# About this exercise
In this exercise, return only the lines that run from the line with "Rossiter Country Houses" to the end of the entries below, both included. Pictures are not copied.

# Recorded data
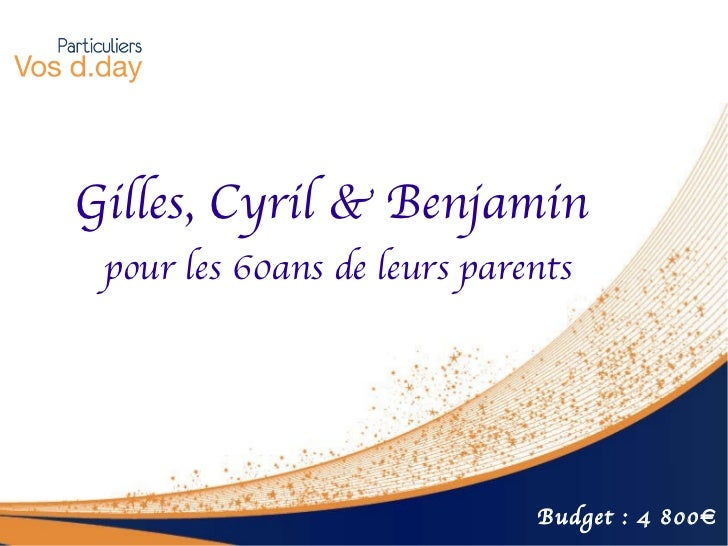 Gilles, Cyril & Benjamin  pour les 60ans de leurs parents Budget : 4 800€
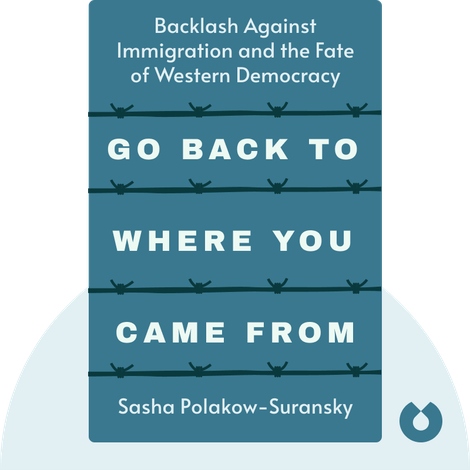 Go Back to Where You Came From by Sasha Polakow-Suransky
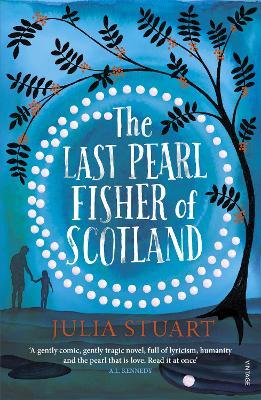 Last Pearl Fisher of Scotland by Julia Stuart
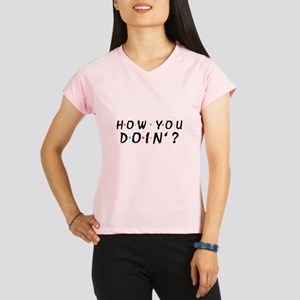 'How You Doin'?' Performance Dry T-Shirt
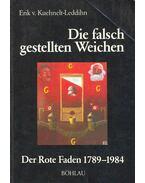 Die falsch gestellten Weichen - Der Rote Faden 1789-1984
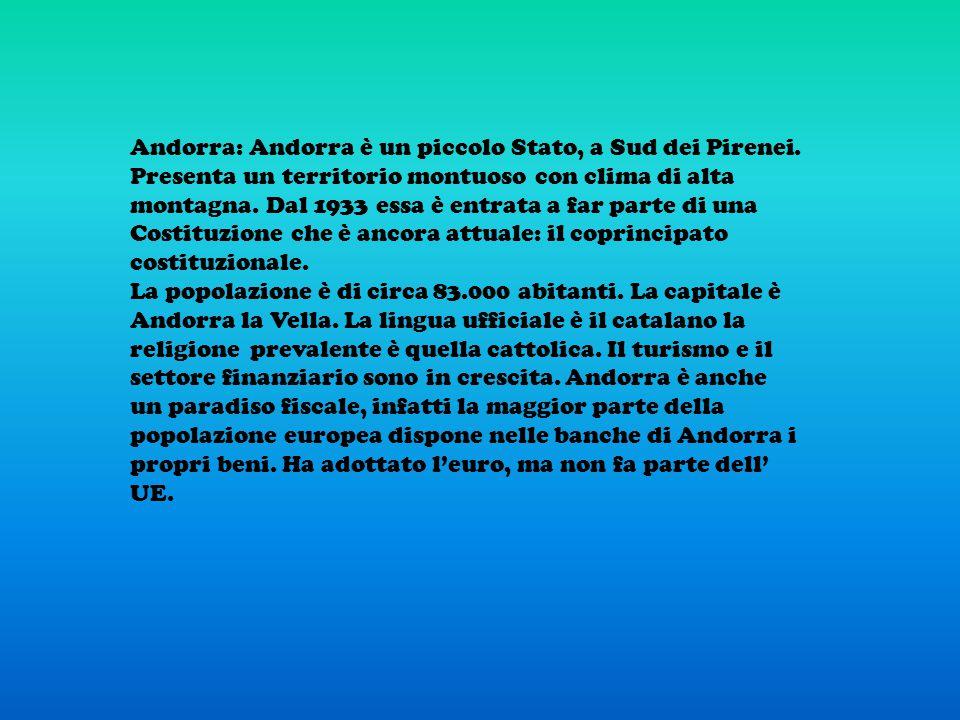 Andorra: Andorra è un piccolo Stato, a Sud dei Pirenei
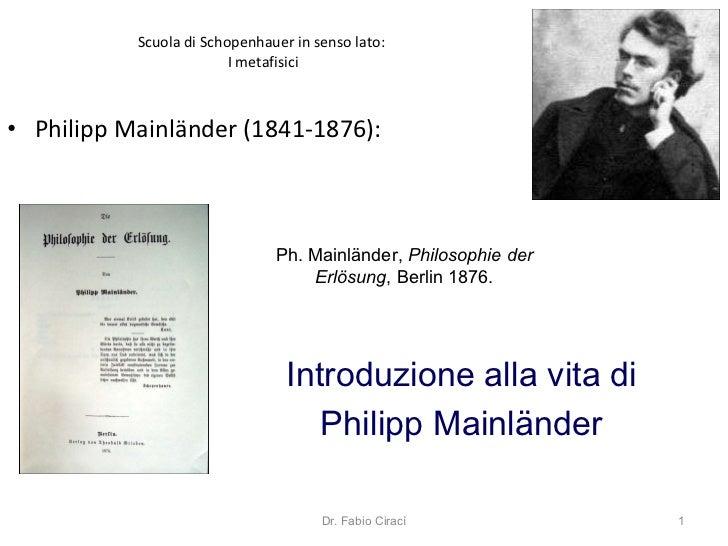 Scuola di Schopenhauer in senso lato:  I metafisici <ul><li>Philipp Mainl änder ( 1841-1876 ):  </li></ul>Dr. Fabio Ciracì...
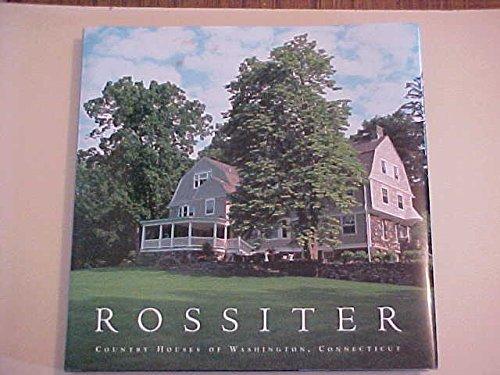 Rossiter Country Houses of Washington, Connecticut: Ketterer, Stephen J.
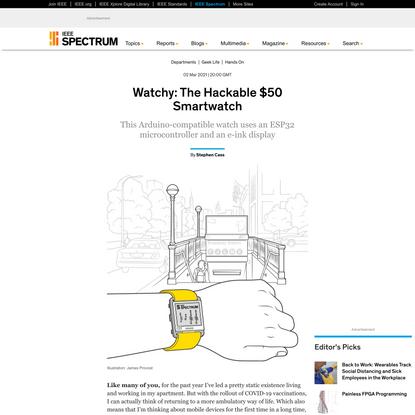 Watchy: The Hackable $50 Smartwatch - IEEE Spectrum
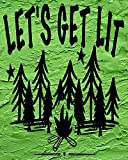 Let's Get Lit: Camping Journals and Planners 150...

# Problem solution
 Rossiter Country Houses of Washington, Connecticut: Ketterer, Stephen J.
 Watchy: The Hackable $50 Smartwatch - IEEE Spectrum
 Let's Get Lit: Camping Journals and Planners 150...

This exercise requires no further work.